Friday, May 26, 2006

The New New Al Gore

Jonah Goldberg reminds us of how many times since 1987 there has been talk of the new Al Gore. Now, the myrmidons of the Huffington Post and others on the left are all excited about the thought of the newest Al Gore taking on Hillary Clinton to be the last, best hope of the Democrats in 2008. Environmentalism is supposed to be the vehicle that will transport him to the White House. Somehow, I don't think that getting the enthusiastic backing of the Daily Kos and Huffington readers is the winning ticket for defeating Hillary in the primaries.
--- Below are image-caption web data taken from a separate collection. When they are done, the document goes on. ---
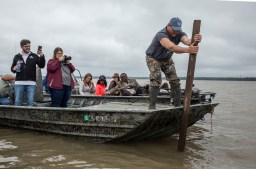 Lacey Little shows how deep the flood waters are during a media tour of the natural disaster near Mayersville Miss., Friday, April 5, 2019.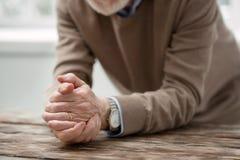 Hombre envejecido agradable que pone las manos en la tabla Fotografía de archivo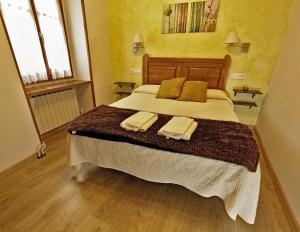 Cama o camas de una habitación en Hostal Orialde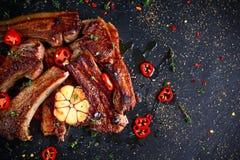 Piec jagnięcy cutlets ziobro z czosnkiem i ziele na kamiennym tle Zdjęcie Stock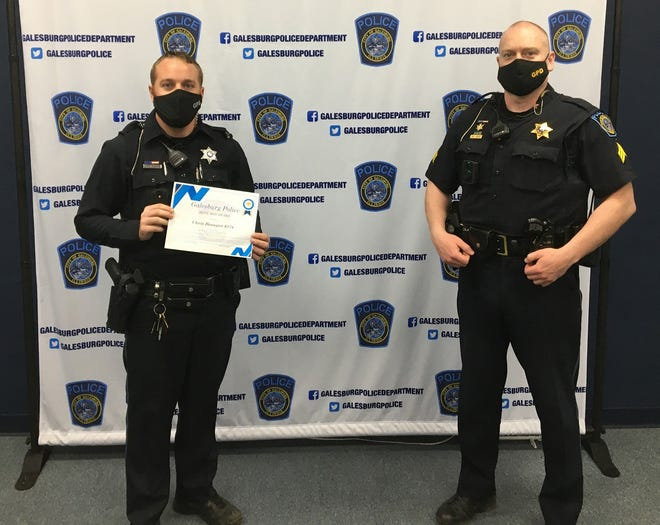 Galesburg Police officer Chris Beaupre was recently presented with a Blue Max award. Also pictured is Sgt. Patrick Kisler.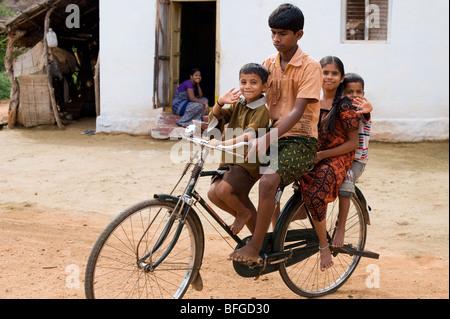 Les enfants et adolescents indiens de rouler à vélo dans un village de l'Inde rurale. L'Andhra Pradesh, Inde Banque D'Images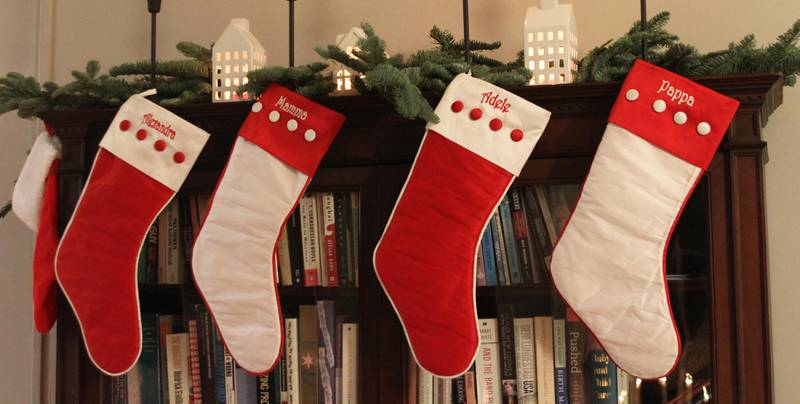 Bildet viser jule-strømper som henger fra en hylle.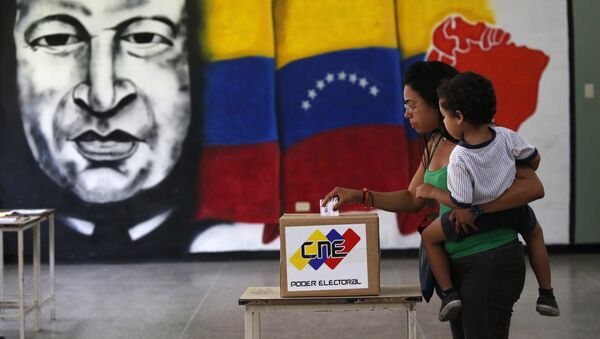A woman holds her infant as she casts her vote in front of a mural of the late Venezuelan President Hugo Chavez at a polling station during the Constituent Assembly election in Caracas, Venezuela, July 30, 2017. - Sputnik France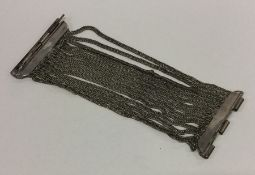 A heavy Continental silver bracelet with mesh stra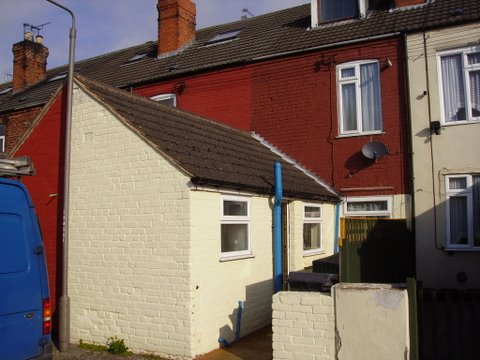 The rear of a terraced house in Manchester before painting work commenced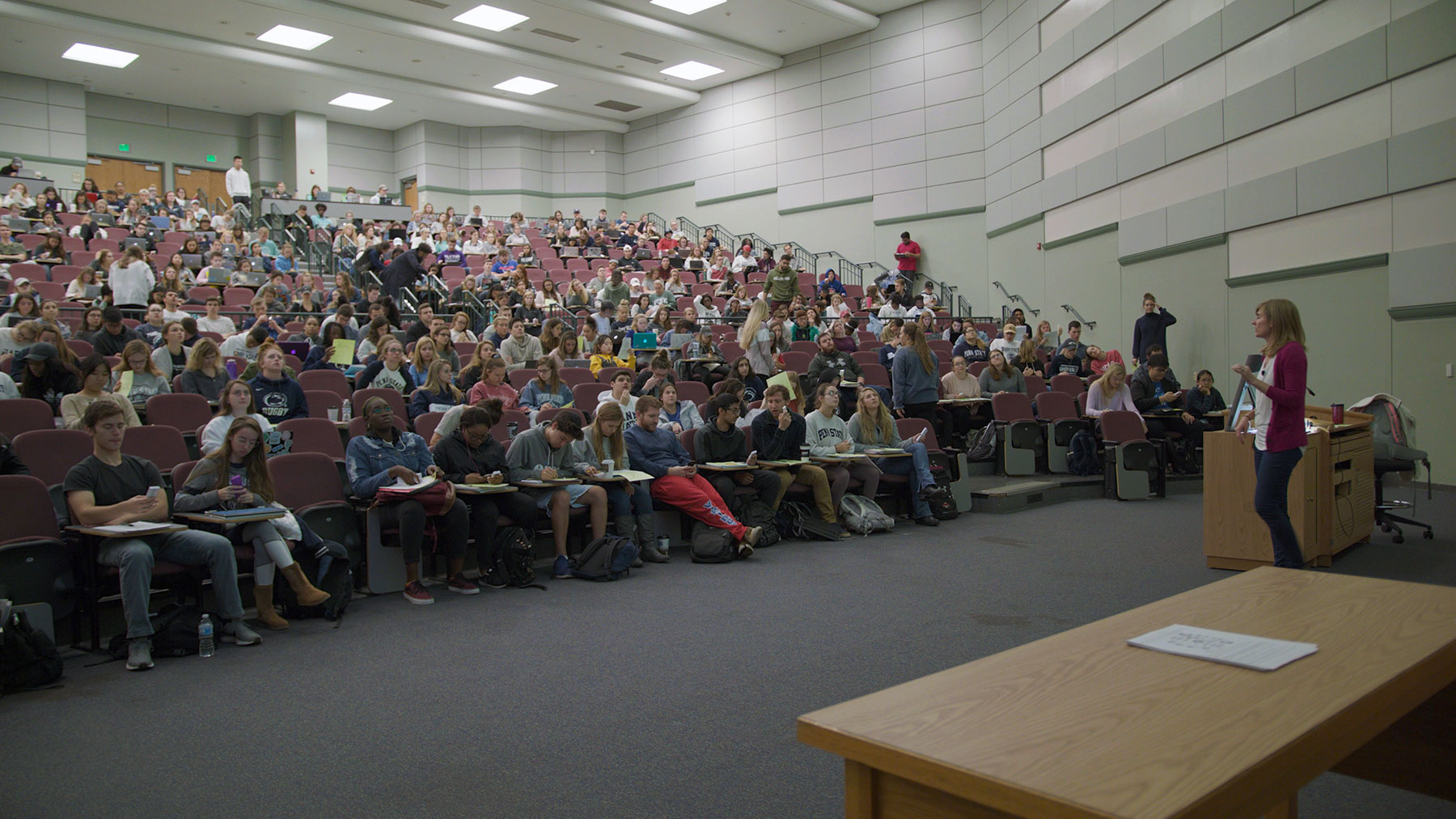 Students listening to a Professor in an auditorium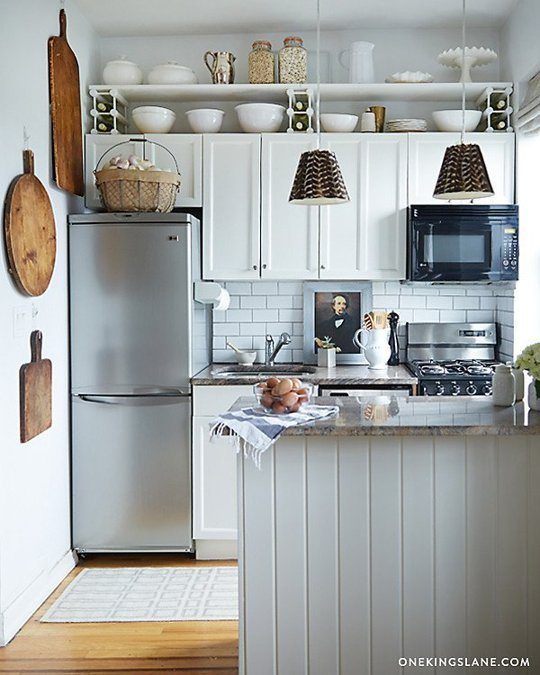 5 Clever Ways to Decorate the Awkward Space above Your Kitchen ... on decorating top of kitchen cabinets, glazed kitchen cabinets, small kitchen ideas with oak cabinets, decorate above shelves, ways to decorate kitchen cabinets, decorate above kitchen counters, decorate above fireplaces, decorate above bookshelves, decorating with plates above cabinets, decorate above kitchen sink, decorate above doors,
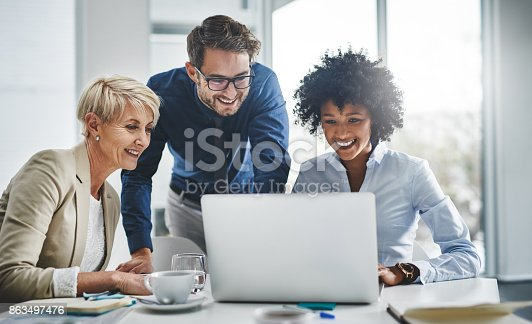 Shot of a group of businesspeople working together on a laptop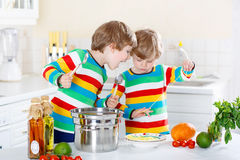 Two little kid boys eating spaghetti in domestic kitchen. Royalty Free Stock Photo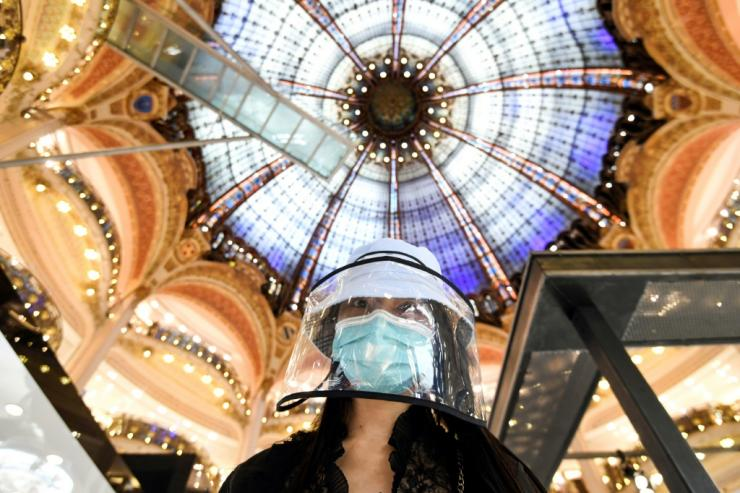 A shopper at Paris's famed Galeries Lafayette department, which reopened on Saturday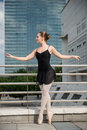Ballet dancer dancing on street ballerina with business buildings in background Royalty Free Stock Image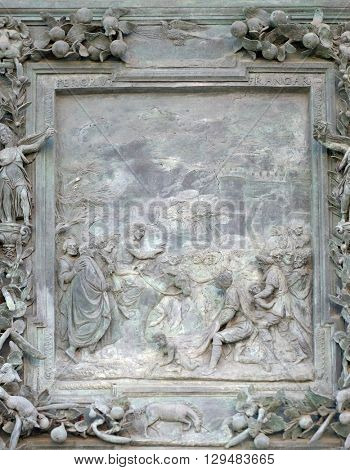 PISA, ITALY - JUNE 06, 2015: Jesus Christ enters Jerusalem, sculpture work from Giambologna's school, left portal panel of the Cathedral St. Mary of the Assumption in Pisa, Italy on June 06, 2015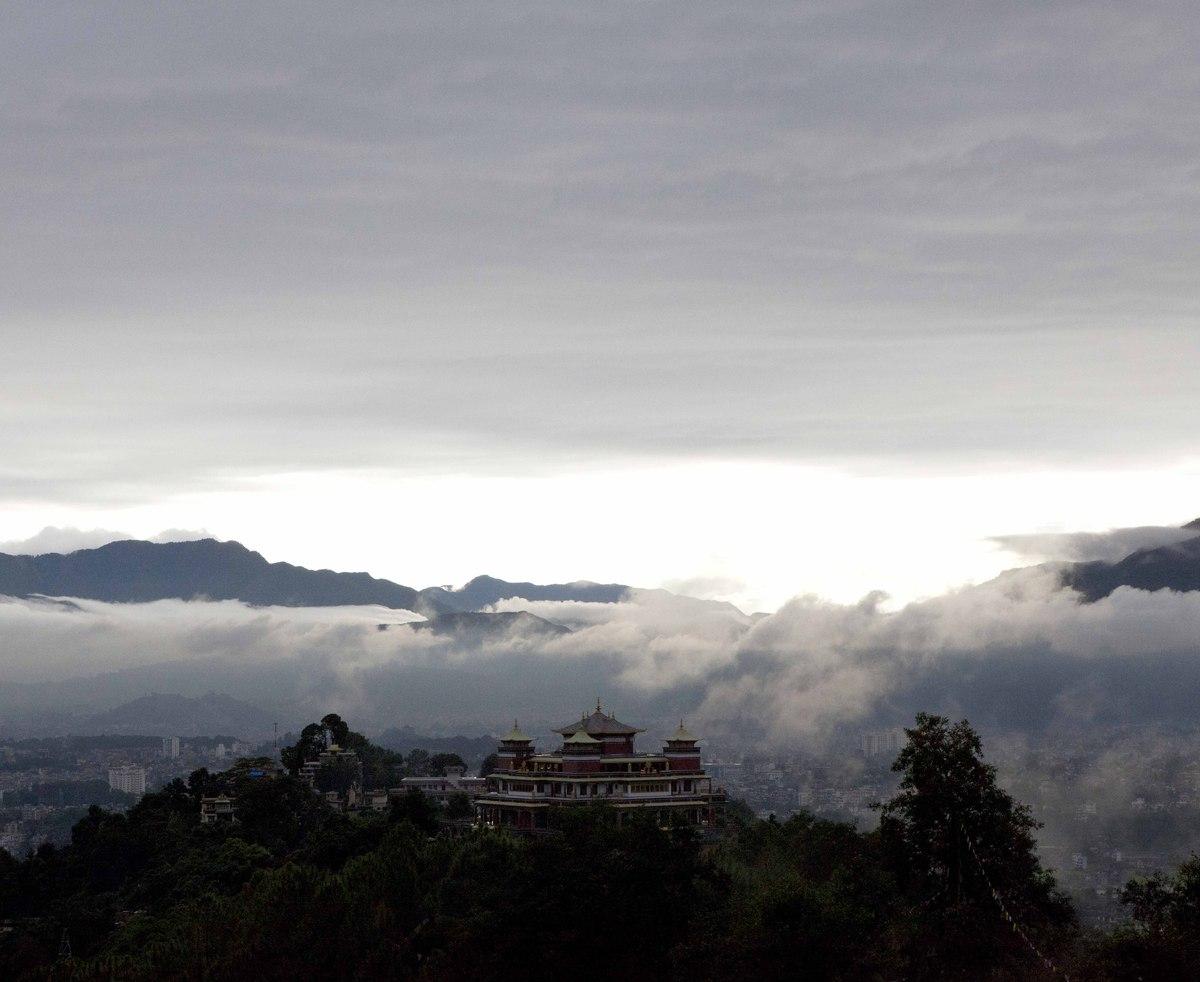 Birds-eye view of a neighboring temple taken from Pullahari Monastery, Kathmandu, Nepal.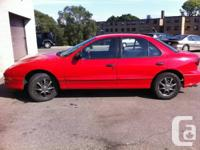 1997 red Sunfire SE 4 door sedan 116,872 original km,
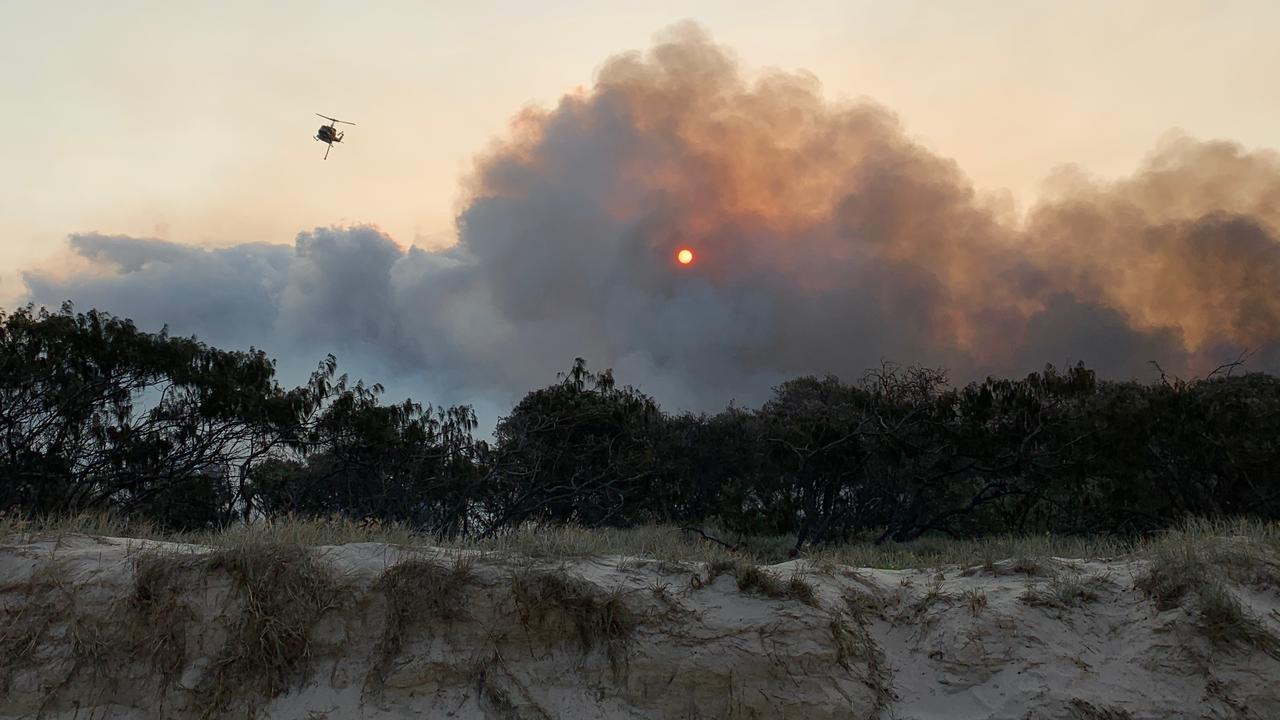 Smoke and flames billow up from behind the sand dunes north of Teewah this afternoon as McDermott Aviation helicopters water bombed a wildfire burning in Cooloola Recreation Area.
Meanwhile, Jonah casts doubt on one Gore anecdote.
Gore told Huffington that this was his second trip to Cannes. "The first was when I was 15 years old and came here for the summer to study the existentialists - Sartre, Camus. ... We were not allowed to speak anything but French!" This, gushed Huffington, "may explain his pitch-perfect French accent." Perhaps. Though according to David Maraniss' biography of Gore, the former vice president's 15th summer was spent working on the family farm. Remember those stories about how Al Sr. said, "A boy could never be president if he couldn't plow with that damned hillside plow"? That was the same summer.

Apparently, Poppa Gore thought a boy who couldn't both plow a field and parlez French existentialism could never be president either. Then there's the fact that young Al got C's in French at his tony Washington high school, St. Alban's. That's some school if a kid who can intelligently discuss Sartre's "La Nausée" and Camus' "Betwixt and Between" in apparently pitch-perfect French still can't earn a B in French class. Mon dieu!

But let's be fair. Maybe he misremembered the age at which he studied existential philosophy in France (though I could find no mention of such a trip in a quick search of his biographies). Why not trust him? After all, he's not running for anything, right?
Maybe the story is true - does it make Gore more lovable to know that he rivals Kerry in speaking French and knowing the existentialist writers and is the hit of Cannes? Is that what it takes to win over a red state, the goal of any victory-seeking Democrat in 2008? I doubt it.